I disagree with the following statement:

"I have known them, as well, sitting on the couch all day eating Cheetos and watching TV or playing video games. Do you know what they were doing before they were smoking marijuana? They were sitting on the couch all day eating Cheetos and watching TV or playing video games. I have never known an ambitious person slowed by marijuana or a lazy person that developed new energy after smoking marijuana. It is more a symptom of the personality than a symptom of the drug."

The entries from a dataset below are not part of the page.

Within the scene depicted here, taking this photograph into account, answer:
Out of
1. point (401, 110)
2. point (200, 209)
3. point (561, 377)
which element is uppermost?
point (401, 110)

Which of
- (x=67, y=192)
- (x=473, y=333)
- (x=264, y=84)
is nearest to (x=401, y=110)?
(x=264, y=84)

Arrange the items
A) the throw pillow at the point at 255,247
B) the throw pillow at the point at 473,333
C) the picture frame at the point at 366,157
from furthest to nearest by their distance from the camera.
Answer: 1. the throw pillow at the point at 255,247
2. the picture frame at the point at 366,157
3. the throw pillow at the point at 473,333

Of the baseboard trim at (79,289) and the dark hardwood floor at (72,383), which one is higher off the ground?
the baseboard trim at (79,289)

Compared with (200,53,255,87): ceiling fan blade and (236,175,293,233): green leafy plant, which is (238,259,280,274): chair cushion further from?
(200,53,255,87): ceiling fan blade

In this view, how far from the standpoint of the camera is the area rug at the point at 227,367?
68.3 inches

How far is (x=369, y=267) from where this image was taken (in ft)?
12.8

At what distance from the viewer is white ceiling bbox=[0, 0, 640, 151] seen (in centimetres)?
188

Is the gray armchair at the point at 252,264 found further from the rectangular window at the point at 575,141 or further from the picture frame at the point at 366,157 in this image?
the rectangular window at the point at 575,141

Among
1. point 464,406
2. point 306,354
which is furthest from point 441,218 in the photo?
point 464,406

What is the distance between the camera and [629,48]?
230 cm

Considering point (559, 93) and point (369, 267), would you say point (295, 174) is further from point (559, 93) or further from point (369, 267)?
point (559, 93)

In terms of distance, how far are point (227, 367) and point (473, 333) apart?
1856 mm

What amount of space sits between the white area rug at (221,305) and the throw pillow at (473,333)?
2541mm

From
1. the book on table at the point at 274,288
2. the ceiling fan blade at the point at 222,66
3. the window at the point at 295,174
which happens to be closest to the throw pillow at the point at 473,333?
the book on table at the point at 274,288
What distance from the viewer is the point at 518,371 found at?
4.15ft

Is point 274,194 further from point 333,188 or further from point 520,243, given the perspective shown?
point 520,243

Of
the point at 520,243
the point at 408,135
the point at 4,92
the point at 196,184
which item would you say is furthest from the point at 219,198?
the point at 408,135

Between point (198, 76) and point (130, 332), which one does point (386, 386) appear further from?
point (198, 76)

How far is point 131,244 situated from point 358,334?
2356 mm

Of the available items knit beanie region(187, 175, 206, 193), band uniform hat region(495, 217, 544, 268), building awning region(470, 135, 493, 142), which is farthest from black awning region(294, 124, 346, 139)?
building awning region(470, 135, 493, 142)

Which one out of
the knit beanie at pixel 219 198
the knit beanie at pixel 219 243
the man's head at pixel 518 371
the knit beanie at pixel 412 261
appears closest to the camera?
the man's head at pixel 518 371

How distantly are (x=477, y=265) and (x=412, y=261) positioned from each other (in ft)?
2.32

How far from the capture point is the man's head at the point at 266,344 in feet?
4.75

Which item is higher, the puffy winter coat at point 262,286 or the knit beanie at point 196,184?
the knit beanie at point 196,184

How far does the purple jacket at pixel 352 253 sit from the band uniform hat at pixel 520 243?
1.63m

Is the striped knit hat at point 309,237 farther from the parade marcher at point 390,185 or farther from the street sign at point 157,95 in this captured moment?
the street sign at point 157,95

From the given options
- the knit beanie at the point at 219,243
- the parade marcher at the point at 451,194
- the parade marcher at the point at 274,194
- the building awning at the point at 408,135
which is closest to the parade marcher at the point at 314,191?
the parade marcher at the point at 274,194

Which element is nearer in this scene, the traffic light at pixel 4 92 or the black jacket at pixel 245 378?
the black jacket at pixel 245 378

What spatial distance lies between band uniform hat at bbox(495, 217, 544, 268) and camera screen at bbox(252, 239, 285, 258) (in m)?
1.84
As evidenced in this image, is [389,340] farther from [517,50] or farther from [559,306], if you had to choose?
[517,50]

Having worked with hundreds of teens with substance abuse problems, I have seen my share of perpetual couch potatoes, but I have also seen star athletes sabotage their place on the team due to excessive pot smoking, as well as "A" students risk their diplomas and choose marijuana over education. Some of them have turned to marijuana as a means of coping with the stress of demanding athletic and academic situations, and others have used marijuana to numb the pain of poverty and family conflicts. Heavy marijuana use at this young age prevents these teens from developing normal adult stress management skills; without THC to alleviate their emotional distress, they feel bored, anxious, depressed, irritable and miserable. So, they smoke weed, feel better, but don't care about missing practice, skipping class, falling behind in high school credits, etc. It's the only coping mechanism they've known since the onset of adolescence.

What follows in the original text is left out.